§ **VOTRE TRAVAIL**:
[1] Résumez en deux phrases le texte sur l'exception d'irrecevabilité.
[2] D'après le texte sur l'exception d'irrecevabilité, à quelle date les requérants ont-ils introduit leur procédure précontentieuse ?
[3] Poursuivez le texte sur l'exception d'irrecevabilité à partir de sa dernière phrase.

§ **TEXTE À LIRE**:
*****
Par ailleurs, les requérants ont régulièrement introduit une procédure précontentieuse le 5 mai 1995. Ce faisant, non seulement ils ont laissé à la Commission un «délai raisonnable» en vue de se conformer à l'arrêt Chavane de Dalmassy, mais encore ils doivent eux-mêmes être considérés comme ayant introduit le présent recours dans un «délai raisonnable», faisant ainsi preuve de la diligence requise en vue de veiller au respect de leurs droits.

40

Le second argument avancé au soutien de la première branche de l'exception d'irrecevabilité, selon lequel le recours aurait été introduit prématurément, ne peut davantage être accueilli.

41

A cet égard, quand bien même le constat fait au point 23 de l'arrêt Chavane de Dalmassy ferait obstacle à ce que la Commission «revienne sur sa décision» aussi longtemps que le Conseil n'a pas modifié avec effet rétroactif le règlement no 3834/91, l'existence de cette limitation des pouvoirs de la Commission n'implique pas nécessairement, au stade de la recevabilité, l'absence totale de toute marge de manœuvre de la Commission.

42

En effet, en vertu de la jurisprudence, lorsque l'exécution de l'arrêt d'annulation présente des difficultés particulières, l'institution concernée peut satisfaire à l'obligation découlant de l'article 176 du traité en prenant toute décision qui serait de nature à compenser équitablement le désavantage ayant résulté pour les intéressés de la décision annulée. Dans ce contexte, l'autorité investie du pouvoir de nomination peut également établir un dialogue avec eux en vue de chercher à parvenir à un accord leur offrant une compensation équitable de l'illégalité dont ils ont été les victimes (voir arrêt de la Cour du 9 août 1994, Parlement/Meskens, C-412/92 P, Rec. p. I-3757, point 28).

43

Or, cette possibilité laissée à la Commission de compenser équitablement le désavantage des intéressés exclut a priori l'existence sur la seule base du point 23 de l'arrêt Chavane de Dalmassy d'une impossibilité absolue en droit, pour la Commission, d'adopter une quelconque mesure. L'appréciation définitive du caractère fondé de l'action intentée par les requérants sur cette base relevant du fond de l'affaire, on ne saurait donc considérer que le recours des requérants est prématuré.

44

La première branche de l'exception d'irrecevabilité doit ainsi être rejetée.

45

En ce qui concerne le premier argument de la seconde branche de l'exception d'irrecevabilité, il ressort de l'ensemble des conclusions des requérants et de leurs réponses aux questions orales posées par le Tribunal que, malgré la portée quelque peu ambiguë de la réplique à propos de l'objet véritable du recours intenté, ils visent en réalité à obtenir l'application rétroactive du coefficient correcteur «Berlin» à leurs bulletins de rémunération jusqu'en janvier 1992. Dans cette mesure, les requérants doivent également être considérés comme ayant un intérêt au présent litige.
*****
§ **EXTRAIT DES DONNÉES**:
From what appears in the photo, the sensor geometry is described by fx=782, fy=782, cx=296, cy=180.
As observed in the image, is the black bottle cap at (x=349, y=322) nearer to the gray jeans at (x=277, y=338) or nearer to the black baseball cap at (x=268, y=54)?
*****
§ **RÉPONSES DANS L'ORDRE**:
[1] Selon le texte, la première branche de l'exception d'irrecevabilité doit être rejetée : les requérants, qui ont introduit une procédure précontentieuse le 5 mai 1995, ont agi dans un délai raisonnable, et leur recours n'est pas prématuré, puisque la Commission peut compenser équitablement le désavantage subi. Quant à la seconde branche, les requérants visent en réalité l'application rétroactive du coefficient correcteur «Berlin» à leurs bulletins de rémunération jusqu'en janvier 1992 et doivent donc être considérés comme ayant un intérêt au litige.

[2] Le 5 mai 1995.

[3]
46

En ce qui concerne le second argument présenté au soutien de la seconde branche de l'exception d'irrecevabilité selon lequel les requérants n'auraient pas d'intérêt à agir en raison du fait qu'ils ont continué à bénéficier jusqu'en 1994 d'un coefficient correcteur calculé par rapport à Bonn, c'est-à-dire supérieur à celui de Karlsruhe, il doit être constaté que ce problème relève du fond de la présente affaire. En conséquence, l'appréciation de cet élément de fait sera réalisée ci-après.

47

La seconde branche de l'exception d'irrecevabilité doit dès lors être rejetée dans son ensemble.

48

II s'ensuit que le recours doit être déclaré recevable, sans préjudice de l'application de l'article 44 du règlement de procédure qui sera effectuée ultérieurement.

Sur le fond

49

Les requérants invoquent deux moyens à l'appui de leur recours, tirés respectivement d'une violation de l'article 176 du traité et d'une violation des articles 24, 64 et 65 du statut.

Sur le premier moyen tiré d'une violation de l'article 176 du traité

Argumentation des parties

50

Les requérants estiment que la portée de l'article 176 du traité, telle que précisée dans l'arrêt Parlement/Meskens, précité (points 24 et suivants), obligeait la Commission non seulement à adopter les mesures d'exécution directes qu'exigeait l'arrêt du Tribunal, mais également à réparer le préjudice additionnel résultant de l'acte annulé.

51

Ils évaluent ex aequo et bono à la somme de 50000 BFR le dommage moral que chacun d'eux a subi en raison des fautes successives commises par la Commission. Ils soulignent encore l'état d'incertitude quant à la fixation de leurs droits, dans lequel ils se trouvent depuis le prononcé de l'arrêt concerné.

52

En l'occurrence, ils relèvent que le Tribunal a constaté, dans l'arrêt Chavane de Dalmassy, l'illégalité de leurs bulletins de rémunération de janvier 1992. Or, depuis le prononcé de cet arrêt, la Commission n'aurait toujours pas établi de nouveaux bulletins de rémunération, appliquant un coefficient correcteur calculé par rapport à la capitale du pays d'affectation. L'adoption d'une proposition de règlement par la Commission pourrait, quant à elle, tout au plus être considérée comme une simple mesure préparatoire et non comme une mesure d'exécution de l'arrêt concerné.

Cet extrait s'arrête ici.